[[ STORED DATA, beginning ]]

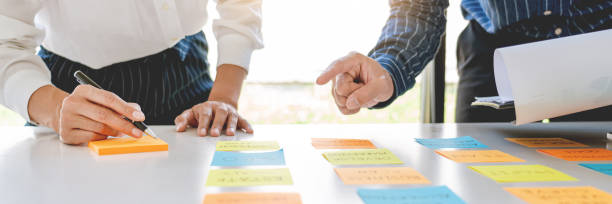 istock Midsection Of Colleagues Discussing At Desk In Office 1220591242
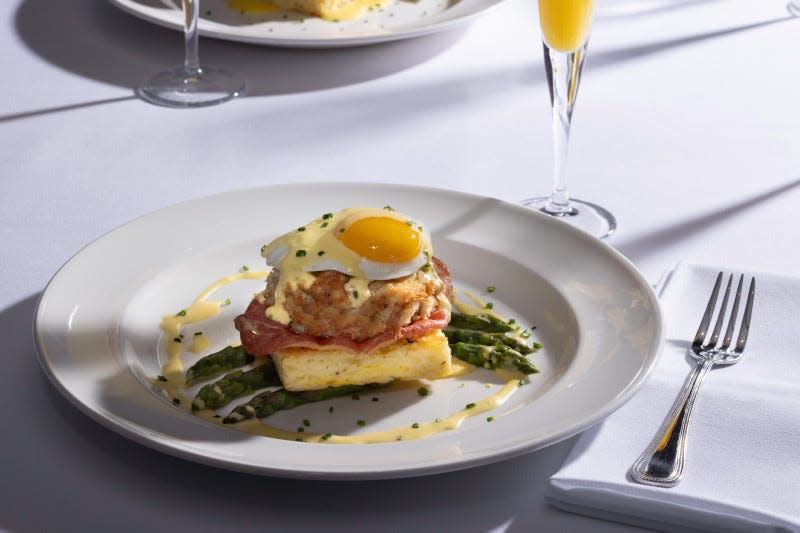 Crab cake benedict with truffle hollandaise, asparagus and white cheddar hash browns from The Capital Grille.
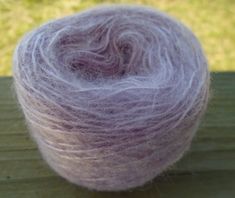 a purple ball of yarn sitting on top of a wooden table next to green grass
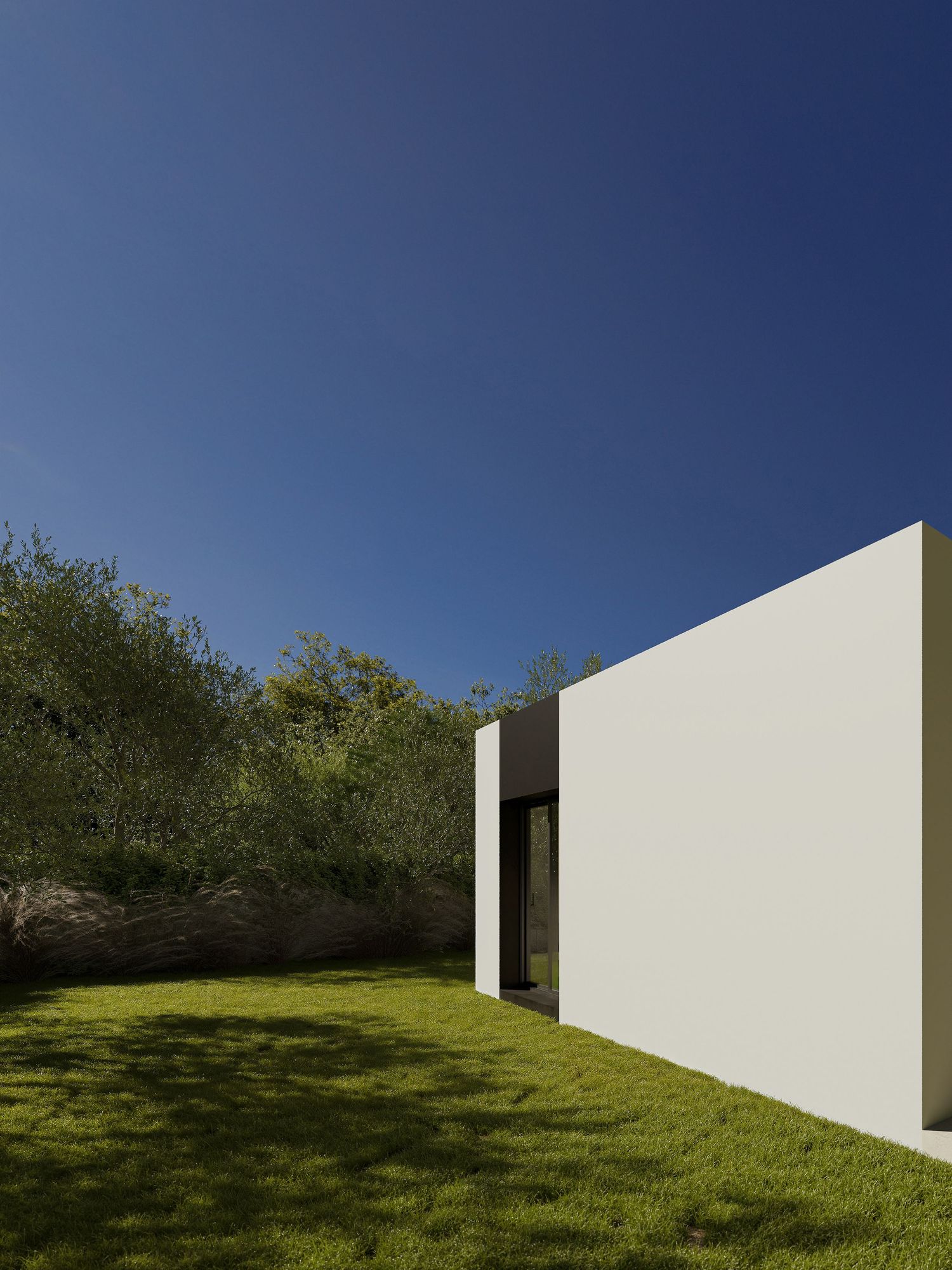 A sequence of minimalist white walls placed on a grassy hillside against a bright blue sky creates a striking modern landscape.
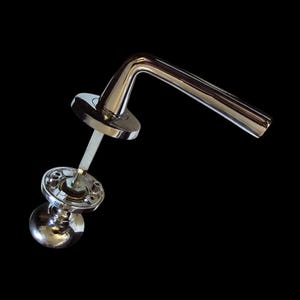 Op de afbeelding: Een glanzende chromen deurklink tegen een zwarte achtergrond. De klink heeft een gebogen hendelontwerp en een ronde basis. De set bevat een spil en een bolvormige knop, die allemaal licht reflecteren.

[[ STORED DATA, end ]]

**THE PROBLEM**:
Rewrite the caption lines of the data without the pictures, changing "wooden" to "oak" and keeping everything else unchanged.

**SOLUTION**:
 istock Midsection Of Colleagues Discussing At Desk In Office 1220591242
 Crab cake benedict with truffle hollandaise, asparagus and white cheddar hash browns from The Capital Grille.
 a purple ball of yarn sitting on top of a oak table next to green grass
 A sequence of minimalist white walls placed on a grassy hillside against a bright blue sky creates a striking modern landscape.
 Op de afbeelding: Een glanzende chromen deurklink tegen een zwarte achtergrond. De klink heeft een gebogen hendelontwerp en een ronde basis. De set bevat een spil en een bolvormige knop, die allemaal licht reflecteren.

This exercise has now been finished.